Rank the time series (ARMA) models based on the confidence envelope for minimum ZIC

Description

Narrow down the number of models to look at in model selection using the confidence envelope based on the minimum ZIC values for time series data. Here, we compute the ZIC values ("AIC", "BIC", or "AICc") for time-series data, confidence envelope for the minimum ZIC values for the given confidence limit, and rank the top models which lie in the confidence envelope.

Usage

RankTS(x,max.p,max.q,alphaval=0.95,model_ZIC="AIC")

Arguments

Details

This program involves the computation of multivariate normal-probabilities with covariance matrices based on minimum ZIC inverting the CDF of the minimum ZIC. It involves both the computation of singular and non-singular probabilities. The methodology is described in Genz (1992).
++++++++++
To do
• A. In the RankTS documentation, which publication is cited as describing the methodology?
• B. Continue the RankTS documentation from its last sentence.

Data segment
++++++++++
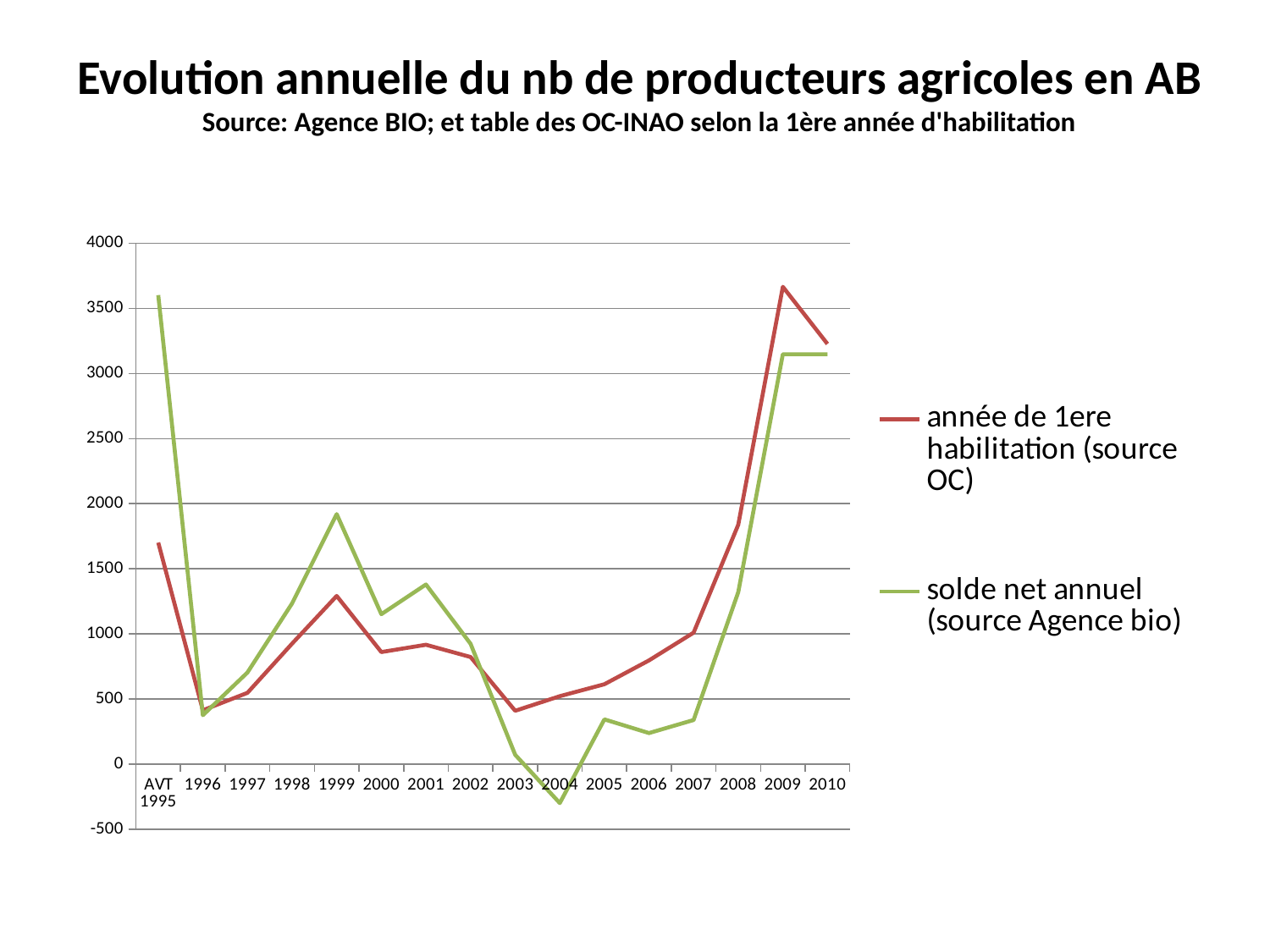
Is the value for 'solde net annuel (source Agence bio)' in 1999 greater or less than 1500? greater How many categories are shown along the x axis? 16 Is the value for 'année de 1ere habilitation (source OC)' in 2009 greater or less than 3500? greater What colour is the line for 'solde net annuel (source Agence bio)'? green In which category does the 'solde net annuel (source Agence bio)' series reach its highest value? AVT 1995 What kind of chart is shown on the slide? line chart Is the value for 'solde net annuel (source Agence bio)' in 2004 greater or less than 0? less In which year does the 'année de 1ere habilitation (source OC)' series reach its highest value? 2009 Does the 'année de 1ere habilitation (source OC)' series rise or fall from 2007 to 2009? rise In which year does the 'solde net annuel (source Agence bio)' series reach its lowest value? 2004 How many series does the legend list? 2 In 2009, which series has the higher value: 'année de 1ere habilitation (source OC)' or 'solde net annuel (source Agence bio)'? année de 1ere habilitation (source OC)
++++++++++
Task-by-task outputs
• A. Genz (1992).

• B.
Let X_j be the ZIC value for the j^{th} fitted model. Compute the cdf values of the minimum ZIC, F_{X_{(1)}}(\cdot) numerically and then obtain the 100\cdot (1-\alpha)\% confidence envelope:

CE(\alpha)=F^{-1}_{X_{(1)}}(1-\alpha)

See details:

Jayaweera I.M.L.N, Trindade A.A., “How Certain are You in Your Minimum AIC and BIC Values?", Sankhya A (2023+)

Value

a list of ranked models which lies in the confidence envelope, CE(\alpha).

References

Genz, A. (1992). Numerical computation of multivariate normal probabilities. Journal of computational and graphical statistics, 1(2), 141-149.

Examples

library("ConfZIC")
data(Sunspots)
x=Sunspots
RankTS(x,max.p=13,max.q=13,0.95,"AICc")